麗しの彼を押し倒すとき。


と、思った瞬間。



「どーも、桐谷さん」

「わっ…」


前列の男の子が、私の机に肘をついて、満面の笑みでこっちを見ていた。



「ごめん、驚かせちゃった? 俺、桜庭央汰(さくらば おうた)おーたって呼んで?」


典型的な自己紹介を終えた彼は、唖然としている私の前に手を差し出すと、求めるようにその手をゆっくり揺らした。

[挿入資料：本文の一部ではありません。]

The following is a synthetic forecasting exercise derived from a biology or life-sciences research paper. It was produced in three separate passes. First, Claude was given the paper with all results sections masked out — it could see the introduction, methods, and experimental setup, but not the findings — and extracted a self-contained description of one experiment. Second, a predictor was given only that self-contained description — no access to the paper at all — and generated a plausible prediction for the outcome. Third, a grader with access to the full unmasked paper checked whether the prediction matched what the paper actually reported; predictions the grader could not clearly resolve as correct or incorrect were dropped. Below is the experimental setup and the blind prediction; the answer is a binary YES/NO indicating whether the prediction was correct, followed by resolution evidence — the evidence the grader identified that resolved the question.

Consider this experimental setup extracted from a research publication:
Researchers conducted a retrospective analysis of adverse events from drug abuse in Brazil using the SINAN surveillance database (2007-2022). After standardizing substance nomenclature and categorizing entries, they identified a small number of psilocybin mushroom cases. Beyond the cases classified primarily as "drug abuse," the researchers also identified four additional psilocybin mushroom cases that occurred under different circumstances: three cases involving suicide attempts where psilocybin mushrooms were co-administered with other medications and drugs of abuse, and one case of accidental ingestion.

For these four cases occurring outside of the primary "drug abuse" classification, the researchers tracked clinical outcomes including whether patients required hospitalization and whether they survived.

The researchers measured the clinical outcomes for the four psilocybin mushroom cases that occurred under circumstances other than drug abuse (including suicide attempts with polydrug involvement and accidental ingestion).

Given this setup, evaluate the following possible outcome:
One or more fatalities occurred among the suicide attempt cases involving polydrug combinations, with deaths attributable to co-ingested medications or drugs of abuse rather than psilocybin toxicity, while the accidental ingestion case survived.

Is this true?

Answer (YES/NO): NO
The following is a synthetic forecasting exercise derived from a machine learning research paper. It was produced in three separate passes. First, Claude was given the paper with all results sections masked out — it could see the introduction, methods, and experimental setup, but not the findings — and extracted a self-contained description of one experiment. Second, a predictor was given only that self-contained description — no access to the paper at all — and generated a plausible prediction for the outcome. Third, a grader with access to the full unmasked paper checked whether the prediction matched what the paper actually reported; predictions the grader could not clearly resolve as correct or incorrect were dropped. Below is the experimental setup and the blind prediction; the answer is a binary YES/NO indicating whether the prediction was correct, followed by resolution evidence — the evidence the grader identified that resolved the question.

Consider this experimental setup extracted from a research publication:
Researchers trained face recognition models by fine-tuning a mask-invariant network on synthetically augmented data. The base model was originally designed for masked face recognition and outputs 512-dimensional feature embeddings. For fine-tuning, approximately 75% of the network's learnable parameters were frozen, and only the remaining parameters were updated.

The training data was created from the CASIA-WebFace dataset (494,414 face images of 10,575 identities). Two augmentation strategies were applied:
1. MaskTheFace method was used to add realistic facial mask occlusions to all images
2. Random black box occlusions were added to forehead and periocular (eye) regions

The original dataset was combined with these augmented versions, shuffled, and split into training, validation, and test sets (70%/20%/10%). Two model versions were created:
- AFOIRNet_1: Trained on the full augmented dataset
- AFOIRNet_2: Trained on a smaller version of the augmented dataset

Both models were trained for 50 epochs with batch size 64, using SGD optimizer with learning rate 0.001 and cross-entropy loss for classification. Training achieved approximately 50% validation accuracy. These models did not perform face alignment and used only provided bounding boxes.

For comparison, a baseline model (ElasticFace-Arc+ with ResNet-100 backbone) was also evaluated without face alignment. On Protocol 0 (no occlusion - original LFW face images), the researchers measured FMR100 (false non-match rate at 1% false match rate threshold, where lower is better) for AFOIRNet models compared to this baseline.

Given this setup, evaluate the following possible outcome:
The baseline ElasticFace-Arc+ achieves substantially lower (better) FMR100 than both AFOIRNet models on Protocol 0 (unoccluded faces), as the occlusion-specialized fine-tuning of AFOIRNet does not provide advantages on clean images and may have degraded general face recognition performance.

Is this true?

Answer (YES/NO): YES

誘われるように彼の手に自分の手を重ねると、満足したように人懐っこい笑みを漏らす。



「よろしくねー柚季ちゃん」

「よ、よろしく。おーた?」

「何で疑問形なんだよー」


そう歯を見せ笑う彼に、何だか犬みたいな人だな、と同じように笑ってしまった。


チャイムが鳴り、ふなもっちゃんと入れ替わりに入って来た先生が号令をかけると、一限目の数学の授業が始まった。

前に向き直った央汰の背中から視線をずらすと、私の左隣の席が空いていることに気がつく。

空っぽの席を見つめながら、頬杖をついた。


……何か疲れたなぁ。


天井のシミを見つけ、静かに吐き出された溜息は、これから私が過ごすことになる教室の一部となって消えた。